Instructions to follow: Skip every picture, and copy exactly the lines from the one containing "Squeeze out a small amount onto your palm" to the end of the data.

Data for processing:
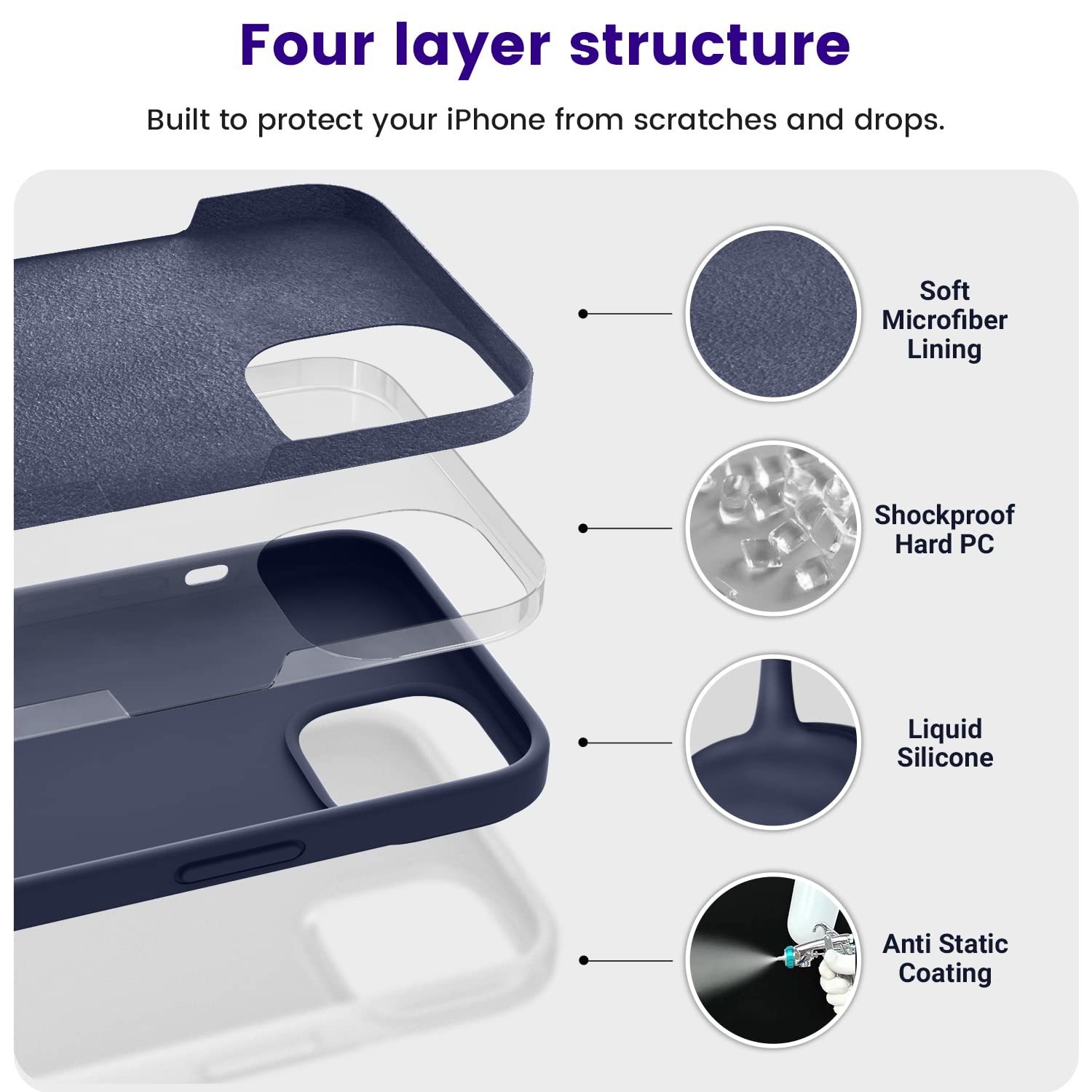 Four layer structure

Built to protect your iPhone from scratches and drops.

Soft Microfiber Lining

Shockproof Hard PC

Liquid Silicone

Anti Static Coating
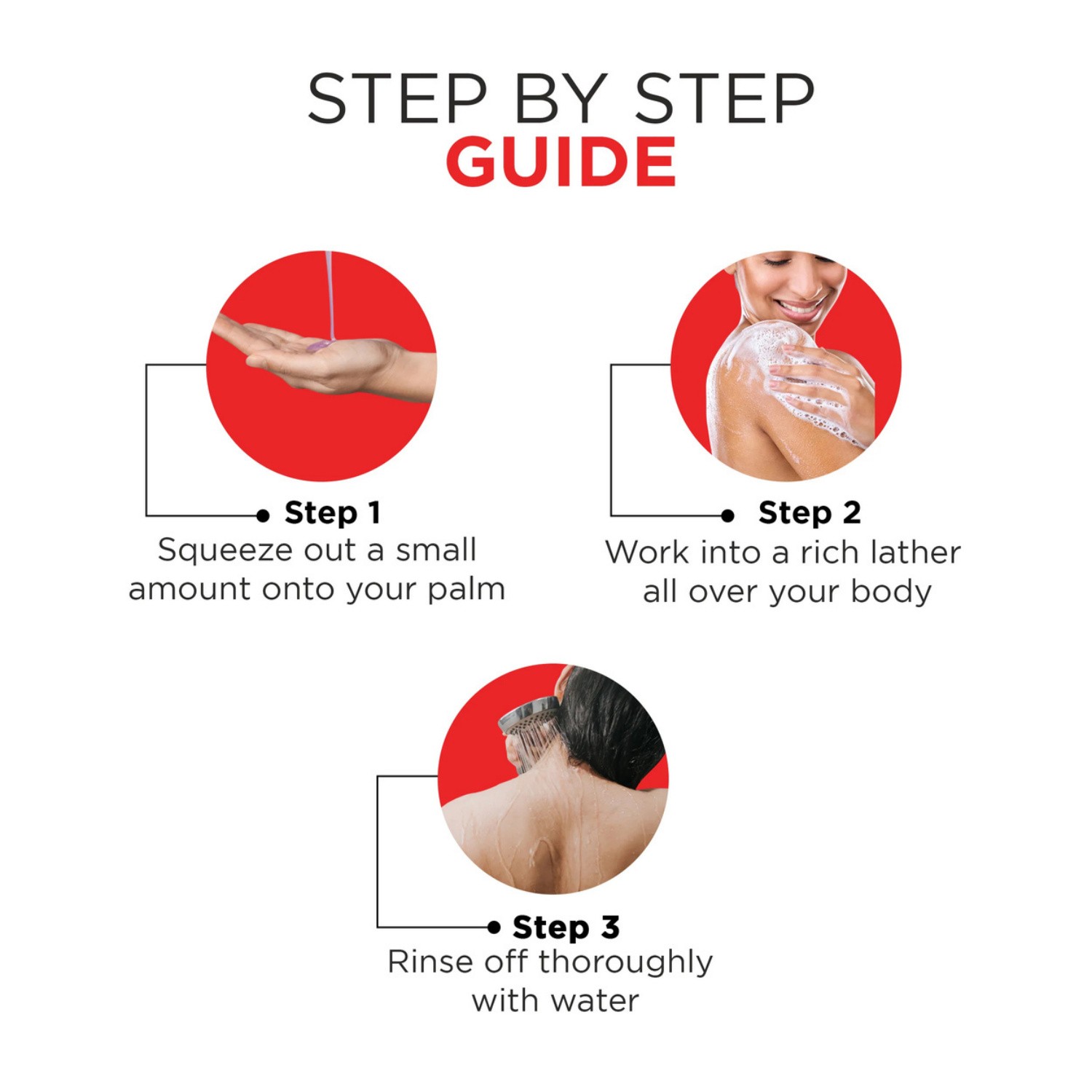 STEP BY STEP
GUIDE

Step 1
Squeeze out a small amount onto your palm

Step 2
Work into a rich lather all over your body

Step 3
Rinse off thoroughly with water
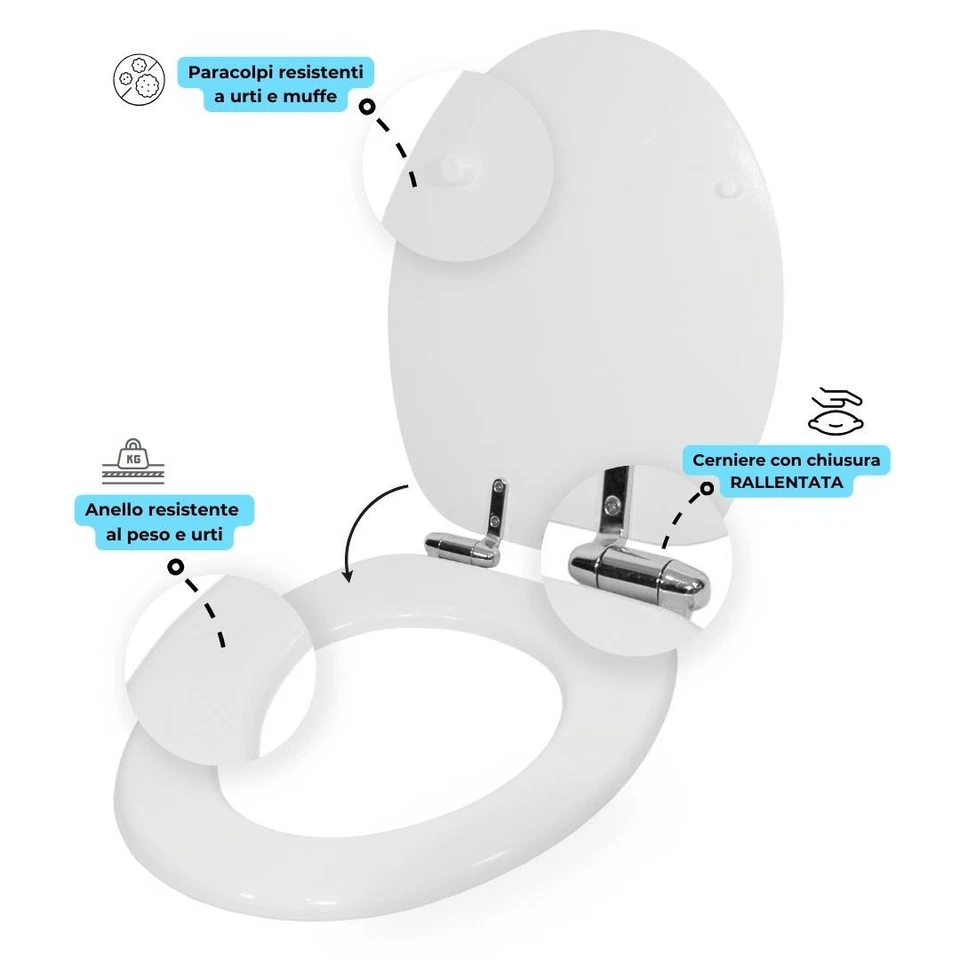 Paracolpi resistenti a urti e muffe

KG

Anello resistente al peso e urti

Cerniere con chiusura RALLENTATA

Answer below:
Squeeze out a small amount onto your palm

Step 2
Work into a rich lather all over your body

Step 3
Rinse off thoroughly with water
 Paracolpi resistenti a urti e muffe

KG

Anello resistente al peso e urti

Cerniere con chiusura RALLENTATA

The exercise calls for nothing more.